L'Année psychologique
- Discipline: Cognitive psychology
- Language: English

Publication details
- History: 1894–present

Standard abbreviations
- ISO 4: Année Psychol.

Indexing
- ISSN: 0003-5033 (print) 1955-2580 (web)

= L'Année psychologique =

L'Année Psychologique (the "Annual Journal of Psychology") is the oldest French peer-reviewed academic journal dedicated exclusively to scientific psychology. It covers cognitive psychology, experimental psychology, developmental psychology, social psychology, neuropsychology, psychopathology, and history of psychology.

== History ==
Established in 1894 by Alfred Binet, this was the first French journal for scientific psychology, and is today one of the leading journals in that field in French. It was among the first psychology journals in the world, among Philosophische Studien, established in 1881 by Wilhelm Wundt; the American Journal of Psychology, established in 1887 by Granville Stanley Hall; the Zeitschrift für Psychologie, established in 1890 by Hermann Ebbinghaus; and the Psychological Review, established in 1894 by James McKeen Cattell and James Mark Baldwin.

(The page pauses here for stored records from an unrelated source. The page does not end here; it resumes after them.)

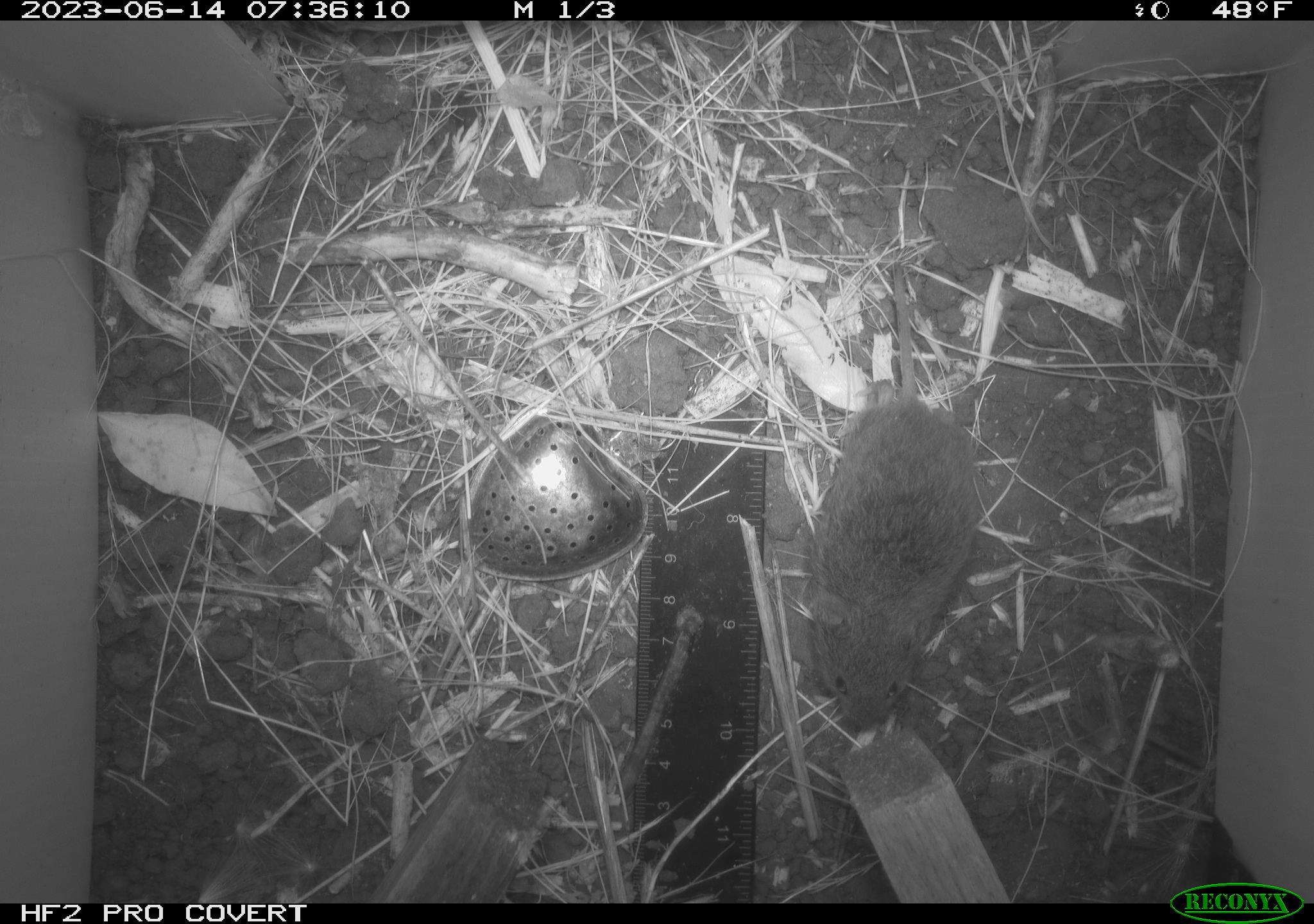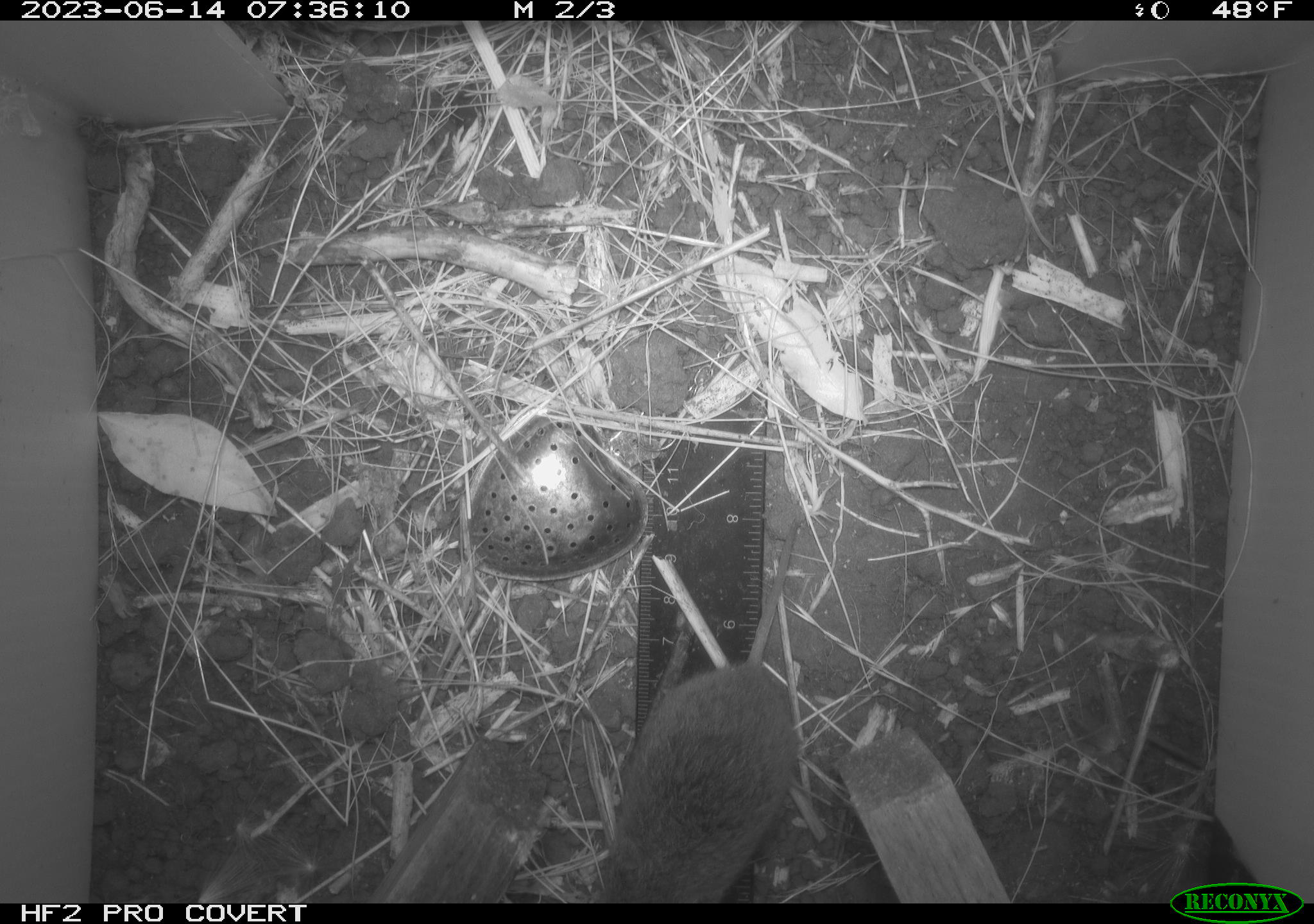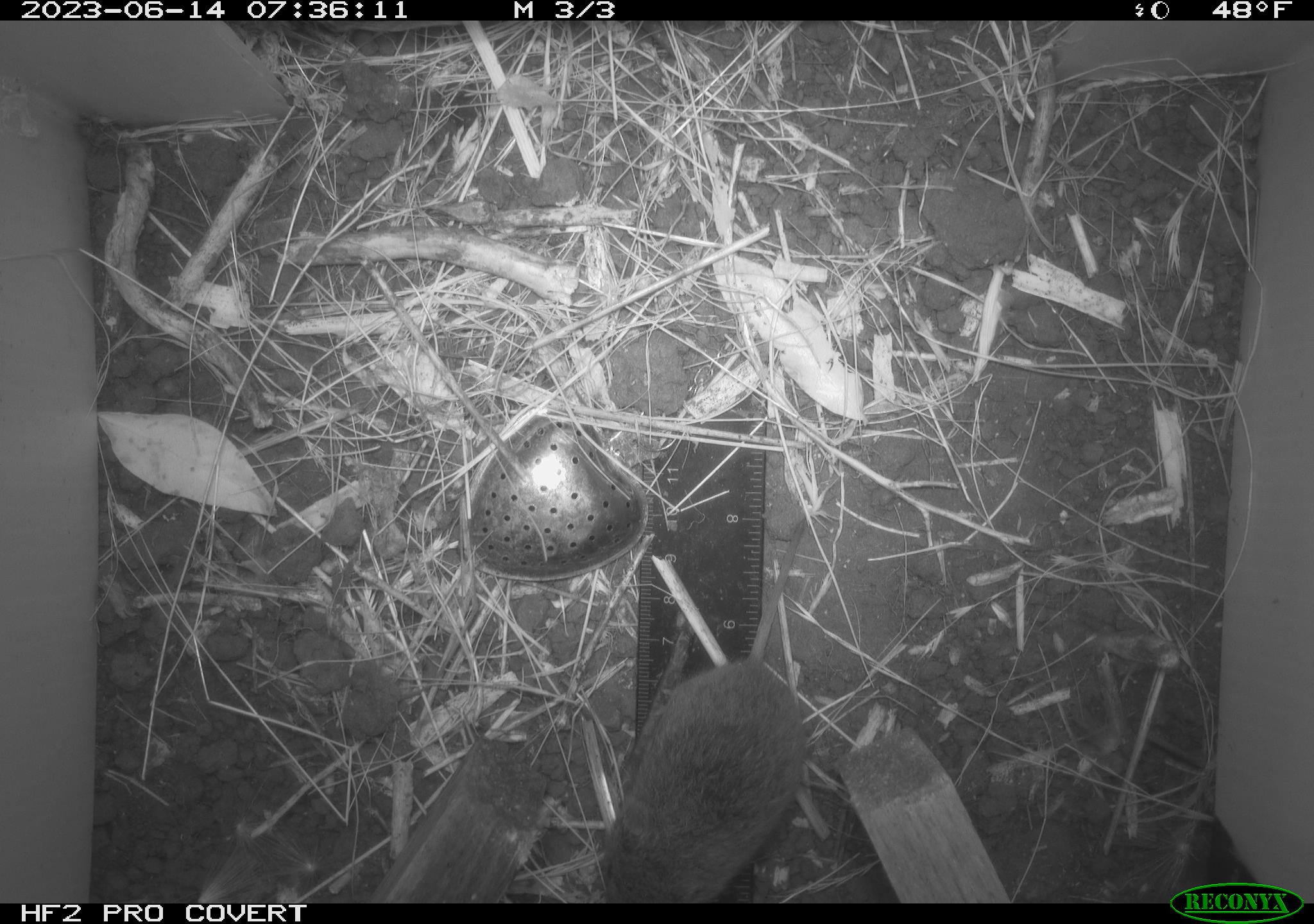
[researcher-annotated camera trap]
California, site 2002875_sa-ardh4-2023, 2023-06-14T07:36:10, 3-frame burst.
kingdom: Animalia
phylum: Chordata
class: Mammalia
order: Rodentia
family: Cricetidae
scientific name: Arvicolinae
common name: voles, lemmings, and muskrats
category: arvicolinae subfamily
Arvicolinae subfamily (voles, lemmings, and muskrats) (Arvicolinae).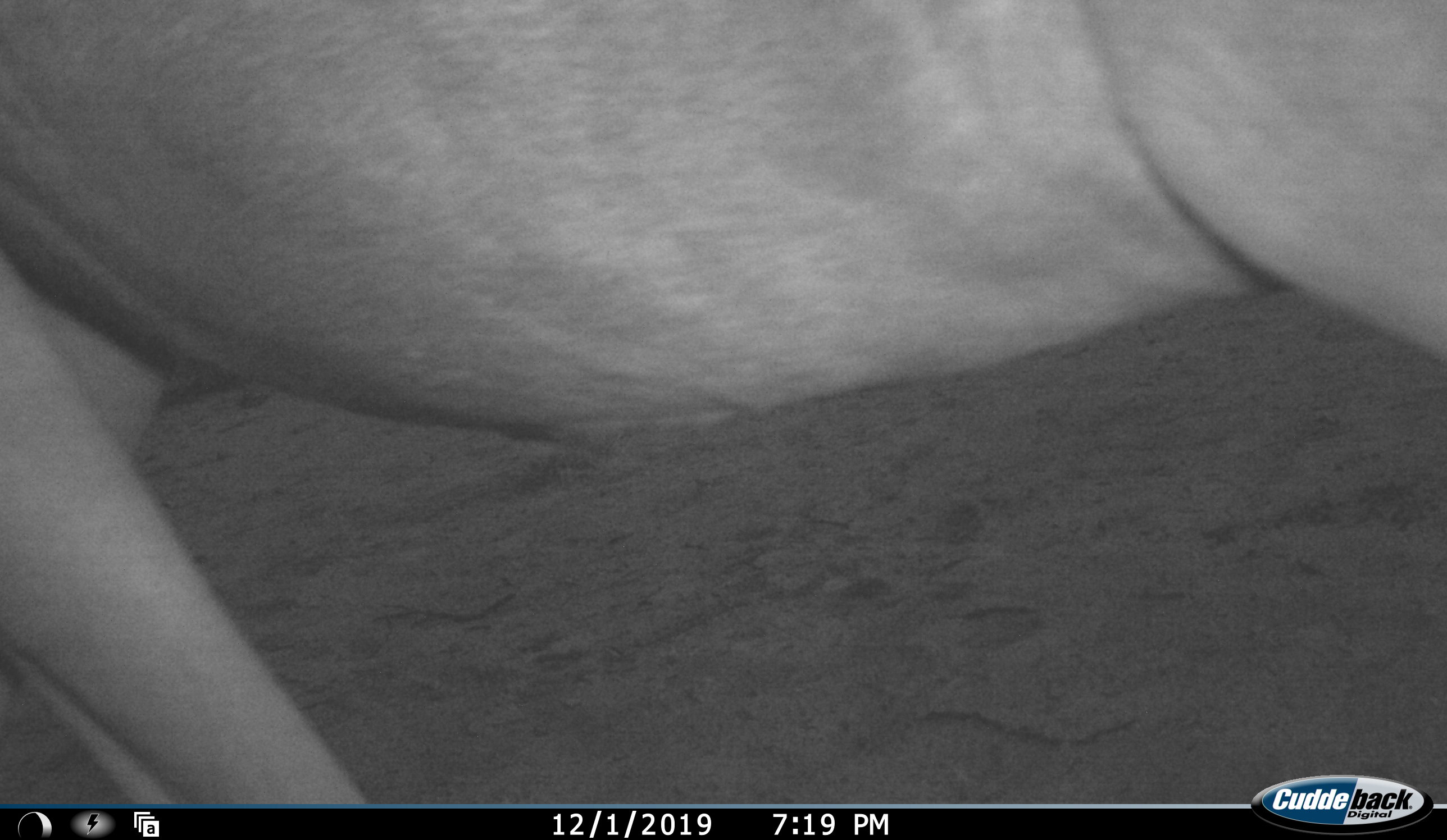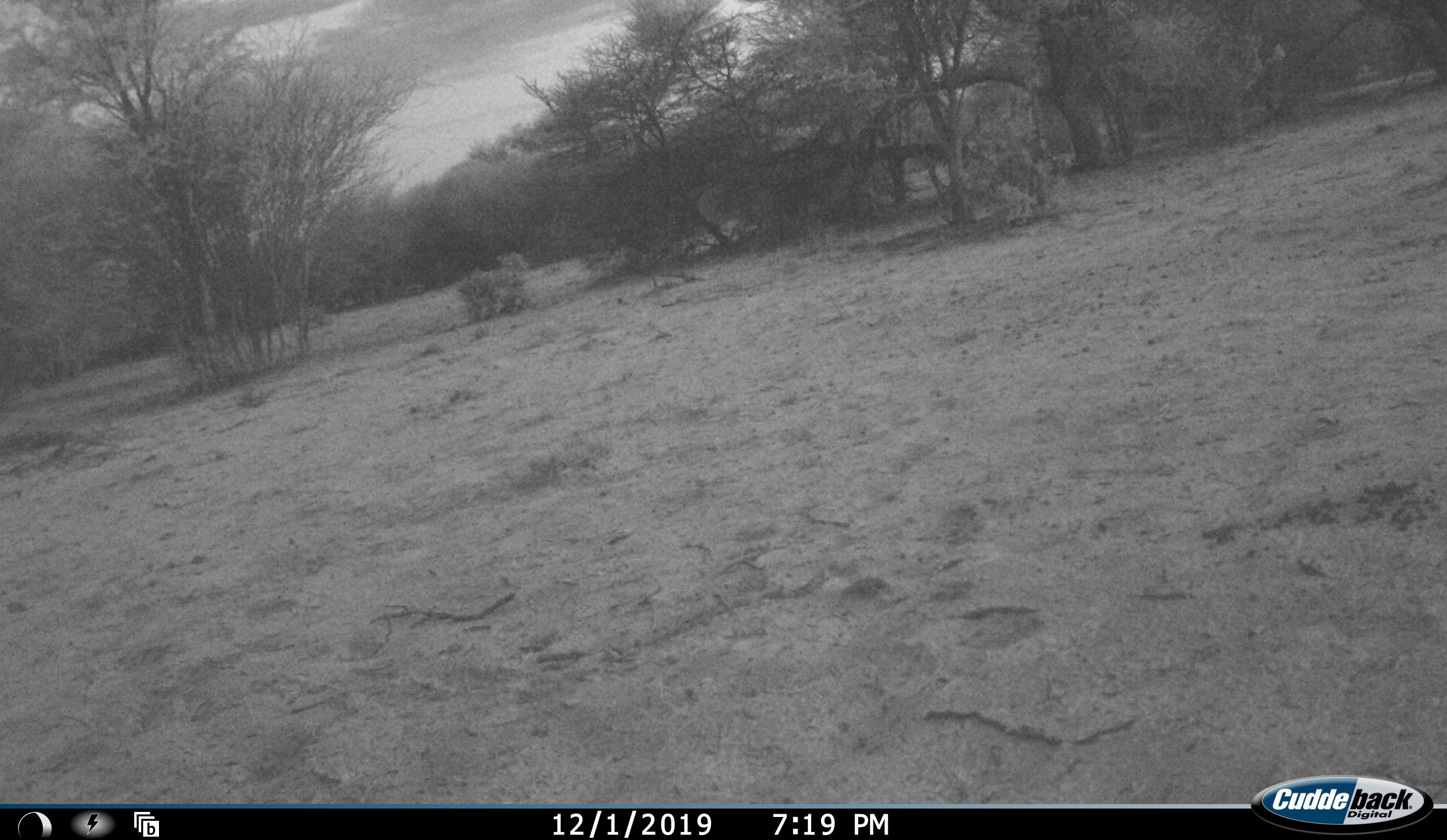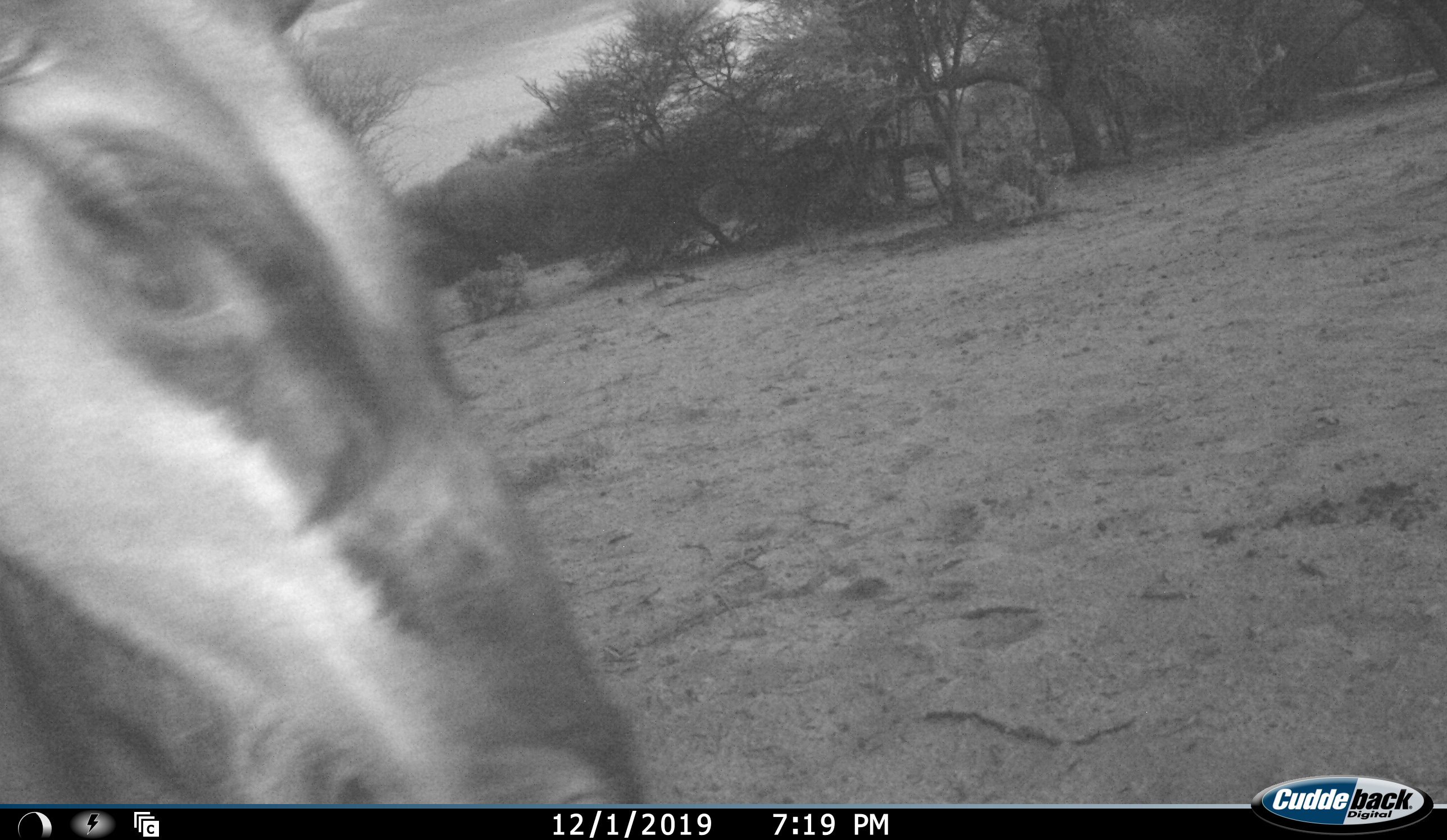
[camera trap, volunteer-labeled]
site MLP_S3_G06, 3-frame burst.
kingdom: Animalia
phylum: Chordata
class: Mammalia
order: Artiodactyla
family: Bovidae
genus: Connochaetes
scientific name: Connochaetes taurinus taurinus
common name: blue wildebeest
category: wildebeestblue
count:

The history of the creation of the journal is closely associated with that of the institutionalization of French psychology. Théodule Ribot's election to the newly created chair of Experimental and Comparative Psychology at the Collège de France in 1888 is followed by the creation of the first French laboratory of experimental psychology at the Sorbonne in 1889, under the direction of Henri-Étienne Beaunis. The laboratory's research is first published in a journal titled "Travaux du Laboratoire de Psychologie Physiologique" (with 2 volumes published in 1893 and 1894). Alfred Binet, who joined the laboratory in 1891, suggests overhauling the laboratory's communication by effectively creating a new journal. With Beaunis' agreement, he established L'Année Psychologique in 1894 to boost the outreach of the laboratory's research.

The journal's orientation and reputation is associated, through its successive directors, to that of the Institute of Psychology of the University of Paris, founded by Henri Piéron in 1920 and expanded by Paul Fraisse.

In 1984, L'Année Psychologique became a quarterly journal of experimental psychology.

In 2012, it officially became an international bilingual journal (French/English), taking the subtitle Topics in Cognitive Psychology.

== Directors ==
Since its creation in 1894, the journal had directors such as Alfred Binet, Henri Piéron, and Paul Fraisse, major figures that have set the scientific orientation of the journal.
- 1894–1911 : Alfred Binet is director.
- 1912–1964 : Henri Piéron replaces Binet and remains director until 1964.
- 1947–1994 : Paul Fraisse joins Henri Piéron as director, and will remain until 1994.
- 1980–1984 : Georges Noizet shares the direction with Paul Fraisse.
- 1988–1994 : Juan Segui shares the direction with Paul Fraisse.
- 1995–2003 : Juan Segui becomes the sole director.
- 2003–2005 : Ludovic Ferrand shares the direction with Juan Segui.
- 2006–2017: Ludovic Ferrand becomes scientific director (until 2017), and Serge Nicolas becomes the editorial director.
- 2017: Pascale Colé becomes scientific director.

== Notes ==
Though the French title literally translates to The Psychological Year, the official English title is Annual Journal of Psychology.